**About this task:** Say how many of the lines below contain the word "from"; nothing else belongs in the answer.

**Dataset:**
= = = = = = =

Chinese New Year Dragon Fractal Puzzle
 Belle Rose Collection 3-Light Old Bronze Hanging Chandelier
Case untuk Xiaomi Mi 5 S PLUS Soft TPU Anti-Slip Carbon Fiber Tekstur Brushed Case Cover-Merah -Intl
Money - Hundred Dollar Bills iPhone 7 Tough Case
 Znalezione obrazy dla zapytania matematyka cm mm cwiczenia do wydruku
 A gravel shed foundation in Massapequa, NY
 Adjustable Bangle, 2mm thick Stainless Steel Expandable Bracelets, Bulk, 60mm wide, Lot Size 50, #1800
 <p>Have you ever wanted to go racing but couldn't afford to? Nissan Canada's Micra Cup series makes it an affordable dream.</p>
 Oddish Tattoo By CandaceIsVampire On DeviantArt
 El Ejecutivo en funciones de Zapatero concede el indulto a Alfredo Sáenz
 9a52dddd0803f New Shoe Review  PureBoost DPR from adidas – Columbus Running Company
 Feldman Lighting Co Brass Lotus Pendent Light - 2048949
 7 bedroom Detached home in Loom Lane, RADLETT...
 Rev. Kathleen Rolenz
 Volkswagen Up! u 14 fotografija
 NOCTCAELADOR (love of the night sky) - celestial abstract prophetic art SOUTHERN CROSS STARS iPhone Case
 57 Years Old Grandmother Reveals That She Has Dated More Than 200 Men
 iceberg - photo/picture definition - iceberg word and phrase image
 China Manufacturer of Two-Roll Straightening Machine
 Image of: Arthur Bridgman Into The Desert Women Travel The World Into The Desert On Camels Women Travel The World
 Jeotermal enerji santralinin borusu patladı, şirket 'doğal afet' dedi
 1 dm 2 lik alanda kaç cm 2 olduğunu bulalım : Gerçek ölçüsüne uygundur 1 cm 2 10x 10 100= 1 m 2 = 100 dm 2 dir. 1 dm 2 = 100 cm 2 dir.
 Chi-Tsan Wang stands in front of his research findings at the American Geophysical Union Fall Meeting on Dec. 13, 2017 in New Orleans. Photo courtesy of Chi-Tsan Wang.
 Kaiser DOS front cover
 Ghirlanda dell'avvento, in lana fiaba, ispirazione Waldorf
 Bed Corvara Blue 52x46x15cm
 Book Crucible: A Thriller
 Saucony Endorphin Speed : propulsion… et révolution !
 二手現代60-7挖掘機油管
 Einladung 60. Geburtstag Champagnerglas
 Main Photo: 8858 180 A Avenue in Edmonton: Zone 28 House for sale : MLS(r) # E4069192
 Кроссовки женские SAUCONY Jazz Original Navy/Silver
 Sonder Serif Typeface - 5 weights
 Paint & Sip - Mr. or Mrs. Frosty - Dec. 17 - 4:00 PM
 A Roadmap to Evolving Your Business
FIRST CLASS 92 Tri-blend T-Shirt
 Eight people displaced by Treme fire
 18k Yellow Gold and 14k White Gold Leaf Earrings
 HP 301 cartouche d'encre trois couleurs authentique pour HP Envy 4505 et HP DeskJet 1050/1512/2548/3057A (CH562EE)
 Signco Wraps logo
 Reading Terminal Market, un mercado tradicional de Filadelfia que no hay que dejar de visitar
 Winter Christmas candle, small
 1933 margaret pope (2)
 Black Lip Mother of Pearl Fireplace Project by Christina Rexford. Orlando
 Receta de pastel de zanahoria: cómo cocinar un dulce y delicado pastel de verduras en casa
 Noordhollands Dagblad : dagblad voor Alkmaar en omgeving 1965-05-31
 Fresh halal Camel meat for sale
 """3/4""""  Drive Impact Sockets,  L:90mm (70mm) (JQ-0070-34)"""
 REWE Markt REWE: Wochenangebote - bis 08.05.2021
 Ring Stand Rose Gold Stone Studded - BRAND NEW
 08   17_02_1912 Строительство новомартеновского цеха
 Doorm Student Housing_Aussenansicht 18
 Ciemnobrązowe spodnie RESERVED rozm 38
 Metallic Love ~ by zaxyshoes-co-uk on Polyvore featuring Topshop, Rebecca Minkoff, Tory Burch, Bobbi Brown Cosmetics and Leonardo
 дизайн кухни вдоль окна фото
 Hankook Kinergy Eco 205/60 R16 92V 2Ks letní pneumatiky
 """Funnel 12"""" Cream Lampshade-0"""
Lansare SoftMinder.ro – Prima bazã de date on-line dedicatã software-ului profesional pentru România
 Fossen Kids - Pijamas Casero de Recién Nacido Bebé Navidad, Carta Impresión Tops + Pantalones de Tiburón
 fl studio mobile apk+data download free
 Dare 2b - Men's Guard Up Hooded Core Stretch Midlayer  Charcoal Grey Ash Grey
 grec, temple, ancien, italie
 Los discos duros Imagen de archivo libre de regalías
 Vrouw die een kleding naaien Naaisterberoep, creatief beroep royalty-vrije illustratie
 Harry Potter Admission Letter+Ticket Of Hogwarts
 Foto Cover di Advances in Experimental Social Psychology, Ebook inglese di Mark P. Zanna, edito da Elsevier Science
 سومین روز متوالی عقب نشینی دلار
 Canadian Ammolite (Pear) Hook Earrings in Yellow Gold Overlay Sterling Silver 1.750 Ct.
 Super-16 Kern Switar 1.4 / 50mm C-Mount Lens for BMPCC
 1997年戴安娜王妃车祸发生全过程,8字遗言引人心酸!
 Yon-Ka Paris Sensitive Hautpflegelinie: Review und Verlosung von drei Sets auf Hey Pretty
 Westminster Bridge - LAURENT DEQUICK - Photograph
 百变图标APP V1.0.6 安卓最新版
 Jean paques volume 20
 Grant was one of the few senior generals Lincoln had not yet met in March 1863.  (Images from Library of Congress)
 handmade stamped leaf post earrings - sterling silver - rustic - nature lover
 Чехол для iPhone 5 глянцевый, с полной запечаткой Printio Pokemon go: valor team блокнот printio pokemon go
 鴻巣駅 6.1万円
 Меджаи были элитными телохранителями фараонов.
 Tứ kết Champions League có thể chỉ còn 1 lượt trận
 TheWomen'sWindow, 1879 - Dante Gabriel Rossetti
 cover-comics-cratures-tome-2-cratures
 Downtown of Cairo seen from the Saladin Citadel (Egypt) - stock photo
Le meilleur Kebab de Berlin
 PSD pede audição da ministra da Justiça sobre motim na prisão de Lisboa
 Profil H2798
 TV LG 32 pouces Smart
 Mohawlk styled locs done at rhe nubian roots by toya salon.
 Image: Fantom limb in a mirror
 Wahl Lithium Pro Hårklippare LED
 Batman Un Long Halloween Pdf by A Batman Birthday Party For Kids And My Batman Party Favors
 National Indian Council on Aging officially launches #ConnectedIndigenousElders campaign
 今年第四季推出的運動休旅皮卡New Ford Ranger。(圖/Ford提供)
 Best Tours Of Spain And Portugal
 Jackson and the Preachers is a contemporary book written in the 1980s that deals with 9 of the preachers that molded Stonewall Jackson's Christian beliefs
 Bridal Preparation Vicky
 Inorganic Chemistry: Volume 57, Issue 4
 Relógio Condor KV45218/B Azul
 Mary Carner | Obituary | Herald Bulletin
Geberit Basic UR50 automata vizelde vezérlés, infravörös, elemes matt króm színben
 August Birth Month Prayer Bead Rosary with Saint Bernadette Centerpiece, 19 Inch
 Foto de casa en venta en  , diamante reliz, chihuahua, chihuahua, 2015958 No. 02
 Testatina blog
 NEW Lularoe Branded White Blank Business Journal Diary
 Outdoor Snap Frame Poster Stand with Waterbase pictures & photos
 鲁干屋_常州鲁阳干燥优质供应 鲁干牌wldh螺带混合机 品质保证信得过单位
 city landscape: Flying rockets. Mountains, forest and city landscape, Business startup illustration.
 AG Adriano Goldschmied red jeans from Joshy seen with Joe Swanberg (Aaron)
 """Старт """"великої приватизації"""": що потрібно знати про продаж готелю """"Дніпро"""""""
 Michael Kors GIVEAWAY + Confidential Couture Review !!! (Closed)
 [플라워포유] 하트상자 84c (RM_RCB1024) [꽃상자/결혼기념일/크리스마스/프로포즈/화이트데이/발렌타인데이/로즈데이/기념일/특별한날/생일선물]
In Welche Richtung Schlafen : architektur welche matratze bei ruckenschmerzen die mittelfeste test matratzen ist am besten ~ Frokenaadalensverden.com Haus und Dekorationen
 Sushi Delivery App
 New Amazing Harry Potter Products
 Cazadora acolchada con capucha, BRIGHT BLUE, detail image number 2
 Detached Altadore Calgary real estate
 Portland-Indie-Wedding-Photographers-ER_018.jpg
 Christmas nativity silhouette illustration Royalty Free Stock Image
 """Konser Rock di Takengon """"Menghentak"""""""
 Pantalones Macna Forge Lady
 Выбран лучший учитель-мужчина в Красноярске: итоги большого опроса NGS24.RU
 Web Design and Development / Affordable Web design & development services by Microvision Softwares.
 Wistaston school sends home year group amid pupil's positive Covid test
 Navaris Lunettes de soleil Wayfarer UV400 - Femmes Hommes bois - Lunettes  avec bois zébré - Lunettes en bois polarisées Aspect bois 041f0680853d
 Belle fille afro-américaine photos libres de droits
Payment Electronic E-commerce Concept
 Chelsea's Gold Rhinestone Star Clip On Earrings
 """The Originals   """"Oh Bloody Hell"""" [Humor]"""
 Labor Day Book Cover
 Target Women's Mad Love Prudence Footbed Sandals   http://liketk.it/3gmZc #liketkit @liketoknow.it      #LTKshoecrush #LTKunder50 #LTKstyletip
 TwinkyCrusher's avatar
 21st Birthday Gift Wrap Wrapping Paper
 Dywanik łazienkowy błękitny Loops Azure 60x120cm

= = = = = = =

**Answer to the problem:** 4